_EXTRACT_

******

The preceding table indicates that the Bank’s NPV would be expected to decrease in the event of a sudden and sustained 100 to 300 basis point increase in prevailing interest rates and decrease slightly in the event of a sudden and sustained decrease of 100 basis points in rates. The expected decrease in the Bank’s NPV given a larger increase in rates is primarily attributable to the relatively high percentage of fixed-rate loans in the Bank’s loan portfolio. At December 31, 2011, approximately 61.3% of the loan portfolio consisted of fixed-rate loans.

 

Certain assumptions utilized by the OCC in assessing the interest rate risk of savings associations within its region were utilized in preparing the preceding tables. These assumptions relate to interest rates, loan prepayment rates, deposit decay rates and the market values of certain assets under differing interest rate scenarios, among others.

 

As with any method of measuring interest rate risk, certain shortcomings are inherent in the method of analysis presented in the foregoing table. For example, although certain assets and liabilities may have similar maturities or periods to repricing, they may react in different degrees to changes in market interest rates. Also, the interest rates on certain types of assets and liabilities may fluctuate in advance of changes in market interest rates, while interest rates on other types may lag behind changes in market rates. Additionally, certain assets, such as adjustable-rate mortgage loans, have features that restrict changes in interest rates on a short-term basis and over the life of the asset. Further, in the event of a change in interest rates, expected rates of prepayments on loans and early withdrawals from certificates of deposit could deviate significantly from those assumed in calculating the table.

 

-47-
 

 

FIRST SAVINGS FINANCIAL GROUP, INC.

PART I - ITEM 4

 

CONTROLS AND PROCEDURES

 

Controls and Procedures

 

The Company’s management, including the Company’s principal executive officer and the Company’s principal financial officer, have evaluated the effectiveness of the Company’s “disclosure controls and procedures,” as such term is defined in Rule 13a-15(e) of the Securities Exchange Act of 1934, as amended. Based on their evaluation, the principal executive officer and the principal financial officer concluded that, as of the end of the period covered by this report, the Company’s disclosure controls and procedures were effective for the purpose of ensuring that information required to be disclosed in reports that the Company files or submits under the Exchange Act with the SEC (1) is recorded, processed, summarized, and reported within the time periods specified in the SEC’s Rules and Forms and (2) is accumulated and communicated to the Company’s management, including its principal executive and principal financial officers, as appropriate to allow timely decisions regarding required disclosure.

 

During the quarter ended December 31, 2011, there were no changes in the Company's internal control over financial reporting that materially affected, or are reasonably likely to materially affect, the Company’s internal control over financial reporting.

 

-48-
 

 

FIRST SAVINGS FINANCIAL GROUP, INC.

******

_DATA PROVIDED_
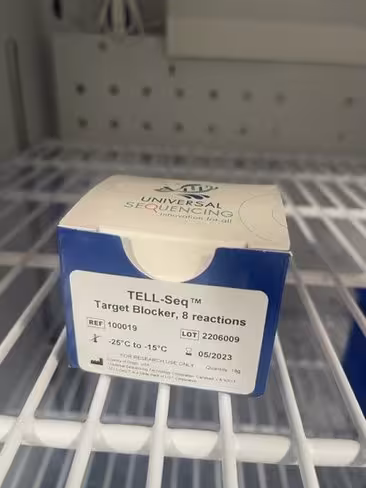 TELL-Seq Target Blocker 8-Rxn Kit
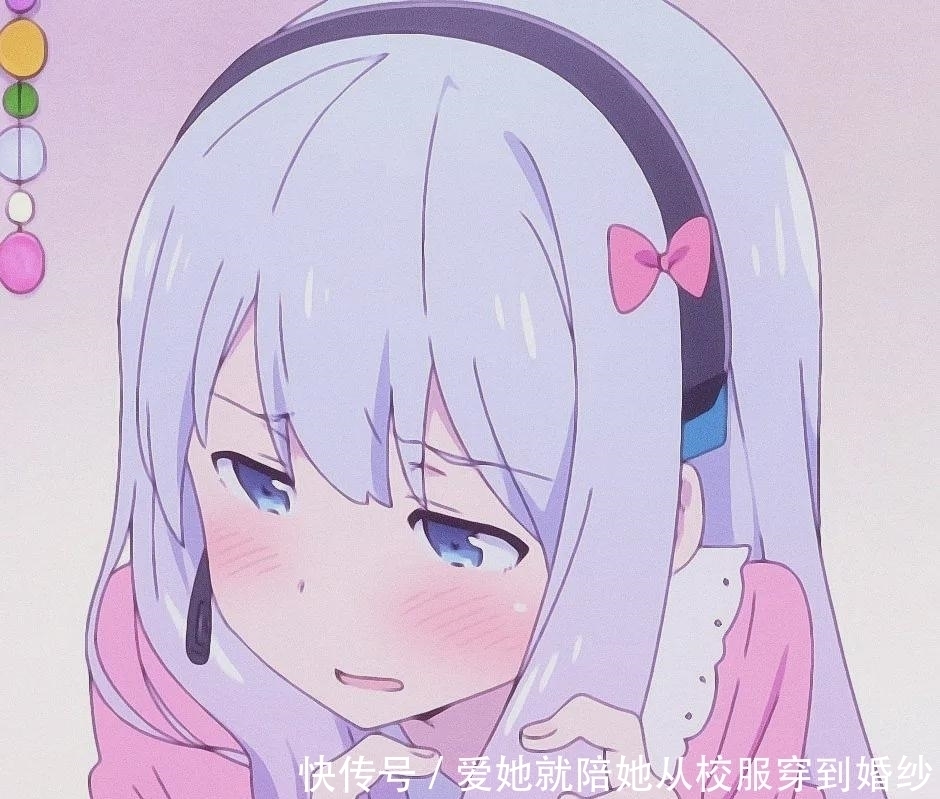 亭亭|动漫头像:大抵知心有庭树;亭亭一如你风致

******

_TASKS AND EXERCISES_
(1) List the assumptions that the interest rate risk and controls excerpt says relate to the OCC's method of assessing savings associations' interest rate risk.
(2) Write what follows the last line of the First Savings Financial Group filing excerpt on interest rate risk and controls.

_ANSWERS PROVIDED_
(1)
- Interest rates
- Loan prepayment rates
- Deposit decay rates
- The market values of certain assets under differing interest rate scenarios

(2)
PART II

 

OTHER INFORMATION

 

Item 1.           Legal Proceedings

 

The Company is not a party to any legal proceedings. Periodically, there have been various claims and lawsuits involving the Bank, mainly as a plaintiff, such as claims to enforce liens, condemnation proceedings on properties in which the Bank holds security interests, claims involving the making and servicing of real property loans and other issues incident to the Bank’s business. The Bank is not a party to any pending legal proceedings that it believes would have a material adverse affect on its financial condition or operations.

 

Item 1A.        Risk Factors

 

In addition to the other information set forth in this report, you should carefully consider the factors discussed in Part I, “Item 1A. Risk Factors” in our Annual Report on Form 10-K for the year ended September 30, 2011 which could materially affect our business, financial condition or future results. There have been no material changes to the risk factors described in our Annual Report on Form 10-K, however, these are not the only risks that we face. Additional risks and uncertainties not currently known to us or that we currently deem to be immaterial also may materially adversely affect our business, financial condition and/or operating results.

 

Item 2.           Unregistered Sales of Equity Securities and Use of Proceeds

 

The following table presents information regarding the Company’s stock repurchase activity during the quarter ended December 31, 2011:

 

Period  (a)
Total number of
shares (or units)
purchased
   (b)
Average price
paid per share
(or unit)
   (c)
Total number of shares
(or units) purchased as
part of publicly
announced plans or
programs (1)
   (d)
Maximum number (or
appropriate dollar value) of
shares (or units) that may yet
be purchased under the plans
or programs
 
October 1, 2011 through October 31, 2011   4,080   $16.27    4,080    62,464 
November 1, 2011 through November 30, 2011   1,046    16.61    1,046    61,418 
December 1, 2011 through December 31, 2011   476    17.30    476    60,942 
                     
Total   5,602    16.42    5,602    60,942 

_______________

(1) On October 20, 2010, the Company announced that its Board of Directors authorized a stock repurchase program to acquire up to 120,747 shares, or 5.0% of the Company’s outstanding common stock. Under the program, repurchases are to be conducted through open market purchases or privately negotiated transactions, and were to be made from time to time depending on market conditions and other factors.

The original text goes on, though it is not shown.